───── Provided records

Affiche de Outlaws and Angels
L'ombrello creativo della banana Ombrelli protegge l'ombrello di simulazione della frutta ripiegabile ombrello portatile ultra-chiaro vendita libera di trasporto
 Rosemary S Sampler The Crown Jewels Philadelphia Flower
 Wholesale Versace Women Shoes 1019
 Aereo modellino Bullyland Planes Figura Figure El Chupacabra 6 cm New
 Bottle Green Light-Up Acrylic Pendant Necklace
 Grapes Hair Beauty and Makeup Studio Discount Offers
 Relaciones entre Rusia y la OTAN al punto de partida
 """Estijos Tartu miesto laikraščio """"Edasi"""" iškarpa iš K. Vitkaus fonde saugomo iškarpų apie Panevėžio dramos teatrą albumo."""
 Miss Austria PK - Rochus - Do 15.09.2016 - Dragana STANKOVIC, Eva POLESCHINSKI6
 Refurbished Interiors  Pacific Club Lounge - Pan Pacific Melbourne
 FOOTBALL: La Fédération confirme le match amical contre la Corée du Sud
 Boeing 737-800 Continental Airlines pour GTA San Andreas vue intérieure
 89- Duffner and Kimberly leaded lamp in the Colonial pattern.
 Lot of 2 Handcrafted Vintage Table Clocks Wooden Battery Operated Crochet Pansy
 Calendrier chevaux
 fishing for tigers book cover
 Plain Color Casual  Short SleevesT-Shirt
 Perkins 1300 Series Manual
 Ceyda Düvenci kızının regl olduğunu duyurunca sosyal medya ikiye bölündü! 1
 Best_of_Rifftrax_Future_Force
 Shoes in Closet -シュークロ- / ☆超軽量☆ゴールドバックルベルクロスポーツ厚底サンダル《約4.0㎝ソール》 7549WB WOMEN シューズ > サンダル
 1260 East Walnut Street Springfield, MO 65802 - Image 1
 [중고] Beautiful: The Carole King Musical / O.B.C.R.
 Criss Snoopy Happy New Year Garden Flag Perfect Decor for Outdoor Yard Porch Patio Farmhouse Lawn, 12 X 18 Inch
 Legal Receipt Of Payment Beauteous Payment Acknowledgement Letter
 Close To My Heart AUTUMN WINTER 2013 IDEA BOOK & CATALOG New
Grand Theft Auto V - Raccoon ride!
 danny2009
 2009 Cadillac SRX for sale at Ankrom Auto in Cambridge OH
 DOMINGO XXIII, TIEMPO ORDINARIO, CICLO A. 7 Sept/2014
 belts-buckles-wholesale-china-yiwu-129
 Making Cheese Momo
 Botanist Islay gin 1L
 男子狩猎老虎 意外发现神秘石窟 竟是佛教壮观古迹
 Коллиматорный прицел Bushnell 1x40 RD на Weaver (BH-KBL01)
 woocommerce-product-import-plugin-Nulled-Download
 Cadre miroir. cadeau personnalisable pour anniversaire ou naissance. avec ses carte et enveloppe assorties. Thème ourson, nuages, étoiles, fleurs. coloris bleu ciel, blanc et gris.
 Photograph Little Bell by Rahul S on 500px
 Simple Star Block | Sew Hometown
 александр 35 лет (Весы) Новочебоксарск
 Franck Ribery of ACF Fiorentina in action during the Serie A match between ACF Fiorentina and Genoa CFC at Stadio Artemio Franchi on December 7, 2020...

──────────

## What you will do
What is needed is every line from the beginning of the data up to and including the line with "Ceyda Düvenci kızının", given again word for word.

## Solution for this exercise
Affiche de Outlaws and Angels
L'ombrello creativo della banana Ombrelli protegge l'ombrello di simulazione della frutta ripiegabile ombrello portatile ultra-chiaro vendita libera di trasporto
 Rosemary S Sampler The Crown Jewels Philadelphia Flower
 Wholesale Versace Women Shoes 1019
 Aereo modellino Bullyland Planes Figura Figure El Chupacabra 6 cm New
 Bottle Green Light-Up Acrylic Pendant Necklace
 Grapes Hair Beauty and Makeup Studio Discount Offers
 Relaciones entre Rusia y la OTAN al punto de partida
 """Estijos Tartu miesto laikraščio """"Edasi"""" iškarpa iš K. Vitkaus fonde saugomo iškarpų apie Panevėžio dramos teatrą albumo."""
 Miss Austria PK - Rochus - Do 15.09.2016 - Dragana STANKOVIC, Eva POLESCHINSKI6
 Refurbished Interiors  Pacific Club Lounge - Pan Pacific Melbourne
 FOOTBALL: La Fédération confirme le match amical contre la Corée du Sud
 Boeing 737-800 Continental Airlines pour GTA San Andreas vue intérieure
 89- Duffner and Kimberly leaded lamp in the Colonial pattern.
 Lot of 2 Handcrafted Vintage Table Clocks Wooden Battery Operated Crochet Pansy
 Calendrier chevaux
 fishing for tigers book cover
 Plain Color Casual  Short SleevesT-Shirt
 Perkins 1300 Series Manual
 Ceyda Düvenci kızının regl olduğunu duyurunca sosyal medya ikiye bölündü! 1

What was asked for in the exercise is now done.